I won't have you talking to me like that!

Hang on, it's going to hurt you properly now.'

And then he gave my arm such a wrench that I saw stars.

"When I got my senses back I asked him:

'What are you doing, you rotten fascist?

My arm's broken to bits and you give it a pull like that.'

I heard him chuckle, then he said:

'I thought you'd hit out with your right while I was doing it, but you're a good-tempered chap, it seems.

Your arm wasn't broken, it was out of joint and I've put it back in its socket.

Well, feeling any better?'

And sure enough, I could feel the pain going out of me.

I thanked him so he'd know I meant it, and he went on in the darkness, asking quietly:

'Any wounded?'

There was a real doctor for you.

Even shut up like that, in pitch darkness, he went on doing his great work.

"It was a restless night.

They wouldn't let us out even to relieve ourselves.
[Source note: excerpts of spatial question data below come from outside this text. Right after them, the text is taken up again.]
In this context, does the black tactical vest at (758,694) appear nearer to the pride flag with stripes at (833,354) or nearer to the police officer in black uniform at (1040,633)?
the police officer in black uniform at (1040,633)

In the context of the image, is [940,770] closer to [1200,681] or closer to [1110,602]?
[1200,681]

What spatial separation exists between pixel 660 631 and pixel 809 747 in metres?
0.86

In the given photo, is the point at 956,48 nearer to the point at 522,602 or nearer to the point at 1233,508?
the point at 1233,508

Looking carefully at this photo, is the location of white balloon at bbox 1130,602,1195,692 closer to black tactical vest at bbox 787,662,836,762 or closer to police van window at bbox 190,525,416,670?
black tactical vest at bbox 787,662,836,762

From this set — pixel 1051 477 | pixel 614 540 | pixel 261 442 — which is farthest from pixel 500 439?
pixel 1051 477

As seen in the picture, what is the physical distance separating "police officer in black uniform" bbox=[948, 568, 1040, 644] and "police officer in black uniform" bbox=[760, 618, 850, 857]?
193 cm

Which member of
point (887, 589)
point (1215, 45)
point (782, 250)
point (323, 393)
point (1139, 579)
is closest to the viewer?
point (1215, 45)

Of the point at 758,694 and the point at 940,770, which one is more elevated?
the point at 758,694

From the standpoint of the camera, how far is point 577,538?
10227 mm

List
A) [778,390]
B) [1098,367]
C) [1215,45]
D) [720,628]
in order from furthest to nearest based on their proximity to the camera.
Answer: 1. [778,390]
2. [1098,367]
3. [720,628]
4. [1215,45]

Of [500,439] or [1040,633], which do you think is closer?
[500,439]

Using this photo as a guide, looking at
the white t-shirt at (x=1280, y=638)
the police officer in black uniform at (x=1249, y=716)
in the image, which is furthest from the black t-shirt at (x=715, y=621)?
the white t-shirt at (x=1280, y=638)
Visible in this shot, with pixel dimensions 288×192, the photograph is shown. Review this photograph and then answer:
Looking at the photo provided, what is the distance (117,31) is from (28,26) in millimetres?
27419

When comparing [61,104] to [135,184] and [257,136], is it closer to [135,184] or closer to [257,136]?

The guard commander had told us that, when he drove us into the church in pairs.

And as luck would have it, one of the Christians among us. wanted to go out bad.

He kept on saving it up and at last he burst into tears.

'I can't pollute a holy place!' he says.

'I'm a believer, I'm a Christian.

What shall I do, lads?'

And you know the kind of chaps we were.

Some laughed, others swore, and still others started teasing him with all sorts of advice.

Cheered us all up, he did, but it turned out bad in the end. He started bashing on the door and asking to be let out.

And he got his answer. A fascist gave a long burst through the door with his submachine-gun. It killed the Christian and three more with him, and another was so badly wounded he died by morning.

"We pulled the dead into a corner, then sat down quiet and thought to ourselves, this isn't a very cheerful start. And presently we started whispering to each other, asking each other where we came from and how we'd got taken prisoner. The chaps who'd been in the same platoon or the same company started calling quietly to each other in the darkness.

And next to me I heard two voices talking.

One of them says:

'Tomorrow, if they form us up before they take us on farther and call out for the commissars, Communists, and Jews, you needn't try and hide yourself, platoon commander.

You won't get away with it.

You think just because you've taken off your tunic you'll pass for a ranker?